Wednesday, March 21, 2007

True Haiku from These Hallowed Halls and Adjoining Lunchroom

Colleague Laid Bacon
Across Her Garden Burger
I Watched in Horror

Hot for Once?

Thursday, March 8, 2007

Underneath Every Hippie is a Psycho

John Popper of Blues Traveler was arrested for speeding (111) and according to Yahoo News, "Inside the black Mercedes SUV, officers found a cache of weapons and a small amount of marijuana...A police dog searched the vehicle, finding numerous hidden compartments containing four rifles, nine handguns and a switchblade knife. Authorities also found a Taser and night vision goggles."

I had to endure years of my so-called friends telling me that Blues Traveler and Spin Doctors, etc. were somehow a continuation of hippie music and thought. Both bands were so obviously bland bar-bands. The only new hippie band was Phish, who, no matter if you liked them or not, had a clear sense of roots and influences: look at how many older musicians deigned to join them on stage. I never made fun of Popper's weight, and his harmonica playing is phenomenal (even though I don't like it--one still must admit skill), but I always knew that this band had nothing in common with hippies.

I sound as if I'm trying to argue for authenticity, of "true" hippies. Well, in a way, I am. Popper and Hitler Fudd are both examples of hypocritical redneck assholes who would get along better with Ted Nugent than with Martin Luther King, Jr.

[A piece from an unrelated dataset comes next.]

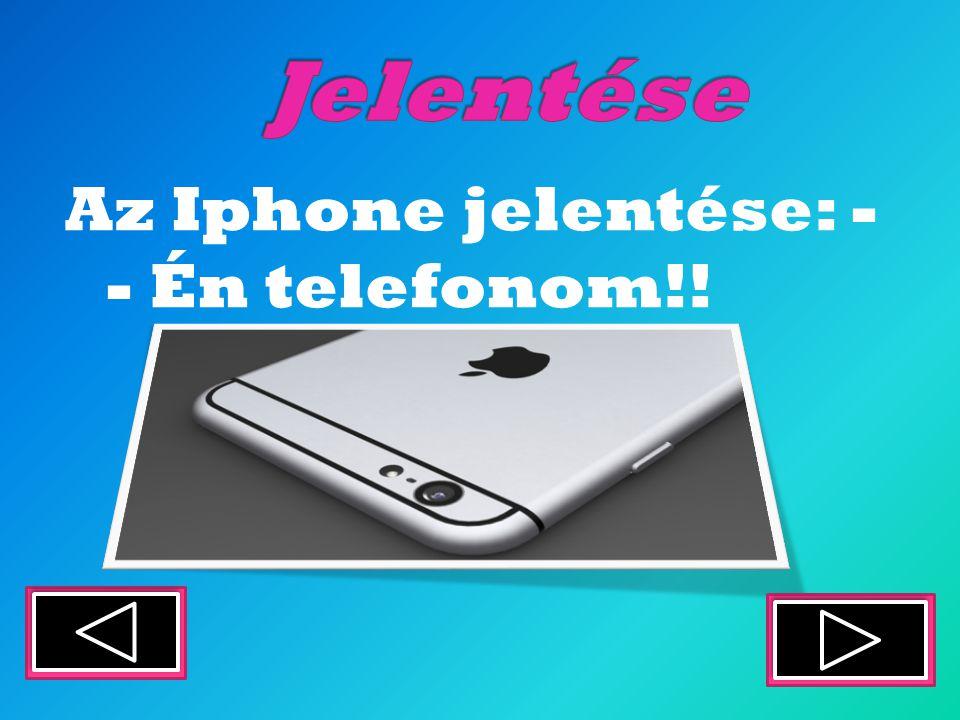 Az Iphone jelentése: - - Én telefonom!!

The rest of the hippies liked to party and talk about how the "ocean water makes love to the sand" and how "you're over there and I'm over here, but we're not separate, you know?" But there were some who moved beyond the "Like Father Like Son Like Hell" mindset and criticisized the social institution of marriage (beyond the misnomer "free love"), the practice of war, etc. I don't know who they are, and I don't know what they did, but I know they existed. In 1967 I would have been one of them. When The Doors were banned from Woodstock for being too "dark" for flower power, I would have ripped up my ticket. Eventually I would have become a punk, I guess.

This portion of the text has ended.